By Matthew E. Milliken
Nov. 21, 2016
My fifth-round opponent in the Nov. 12 Scrabble tournament was MS, a smart young local player whom I’d never before faced in official competition. I knew from personal experience that he would be a tough out. His player rating — 1098, the highest in our division — only confirmed that.
Going second, I led early, responding to MS’s opening of HEP 16 with FUD/UH/DE 18. My opponent traded four tiles in turn 2, enabling me to pad my lead with WIN 19.
MS narrowed the gap in turn 3 with DEX 35, but my RIB 21 kept me ahead with a very small 58-51 lead.
The fourth turn proved to be important. MS played OVAS 24, instantly raising my suspicion: OVUM is the singular form of a word meaning egg; OVA is its plural. I was fairly certain that OVA did not take an -S.
I mulled over whether or not to challenge. On the one hand, I was confident that MS’s word was phony. On the other, I had a nagging feeling that he had at least one other S on his rack and that a 24-point play, all in all, was not a very big one.
In the end, I let the word go without challenging. My play was HOUND 26, which gave me a not-so-comfortable 84-75 lead.
This was where things began to get away from me. In turn 5, MS played VUG 25 to go ahead again, 100-84. My rack, CILRRSU, was lousy, but I thought I had a decent response: CURL 20, which would have given me a four-point lead. However, I hadn’t thought things through; one of the crosswords was OU, which is phony. MS challenged this off the board.
In turn 6, MS played QIS 32 while I exchanged six of my tiles, keeping only the S. MS then played DELT 21 to go ahead, 153-84.
My draw on the exchange, EEIIJS, had not been a very good one. I played QI to eliminate one of the duplicate vowels and drew an O as a replacement.
MS kept his strong run going with MY 22, extending his lead to 175-95. My JOY 26 narrowed the deficit to 54 points.
I was starting to pick up the scoring pace here, but MS wasn’t done. His ninth move was FOE 32; I responded with ET 31 on a triple-word-score spot. But then MS had a 69-point bingo, ARIsTAE. All of a sudden I was trailing by more than a hundred points and beginning to suspect that I would lose, and perhaps lose badly…
MS had only one more big play, in turn 11: ZEE 32, which left him with a 308-164 lead. My answer, OPERA, was also worth 32 points; still, I was facing a big deficit.
MS’s last play was AIR 14, putting him up 390-275 midway through turn 18.

> _INFORMATION SUPPLIED_:

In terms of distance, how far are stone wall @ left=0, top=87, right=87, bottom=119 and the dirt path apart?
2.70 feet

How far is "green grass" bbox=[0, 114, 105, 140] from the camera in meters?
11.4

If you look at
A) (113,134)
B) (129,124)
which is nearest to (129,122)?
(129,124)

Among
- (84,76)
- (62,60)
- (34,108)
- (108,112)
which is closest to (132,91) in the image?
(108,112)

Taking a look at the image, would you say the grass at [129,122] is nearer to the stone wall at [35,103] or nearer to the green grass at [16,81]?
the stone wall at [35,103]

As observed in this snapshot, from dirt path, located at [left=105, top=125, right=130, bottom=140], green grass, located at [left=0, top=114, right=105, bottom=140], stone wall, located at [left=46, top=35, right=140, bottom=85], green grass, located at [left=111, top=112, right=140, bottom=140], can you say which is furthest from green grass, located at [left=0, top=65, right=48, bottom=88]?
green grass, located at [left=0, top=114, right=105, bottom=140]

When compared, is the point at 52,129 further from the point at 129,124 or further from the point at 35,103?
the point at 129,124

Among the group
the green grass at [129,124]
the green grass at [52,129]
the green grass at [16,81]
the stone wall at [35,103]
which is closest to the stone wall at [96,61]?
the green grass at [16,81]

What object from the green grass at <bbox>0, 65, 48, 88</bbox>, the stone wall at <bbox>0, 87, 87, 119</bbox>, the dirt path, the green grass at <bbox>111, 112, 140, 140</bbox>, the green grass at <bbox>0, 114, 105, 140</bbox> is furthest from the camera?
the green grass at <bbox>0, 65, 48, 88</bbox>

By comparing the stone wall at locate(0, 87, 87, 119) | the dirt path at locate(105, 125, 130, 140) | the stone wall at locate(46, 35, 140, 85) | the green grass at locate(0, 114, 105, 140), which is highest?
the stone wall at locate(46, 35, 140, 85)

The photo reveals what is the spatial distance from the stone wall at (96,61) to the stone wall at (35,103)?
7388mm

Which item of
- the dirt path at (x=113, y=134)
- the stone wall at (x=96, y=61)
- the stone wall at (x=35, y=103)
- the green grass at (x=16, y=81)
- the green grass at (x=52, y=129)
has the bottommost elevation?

> _GIVEN TASK A_: List every play in the Scrabble game account that scored exactly 32 points.
> _GIVEN TASK B_: Please reproduce the part of the Scrabble game account starting with "In turn 6, MS" and going on through "as a replacement.".
The entries come from a different source than the Scrabble game account.

> _FULL ANSWER A_: QIS, FOE, ZEE, OPERA

> _FULL ANSWER B_:
In turn 6, MS played QIS 32 while I exchanged six of my tiles, keeping only the S. MS then played DELT 21 to go ahead, 153-84.
My draw on the exchange, EEIIJS, had not been a very good one. I played QI to eliminate one of the duplicate vowels and drew an O as a replacement.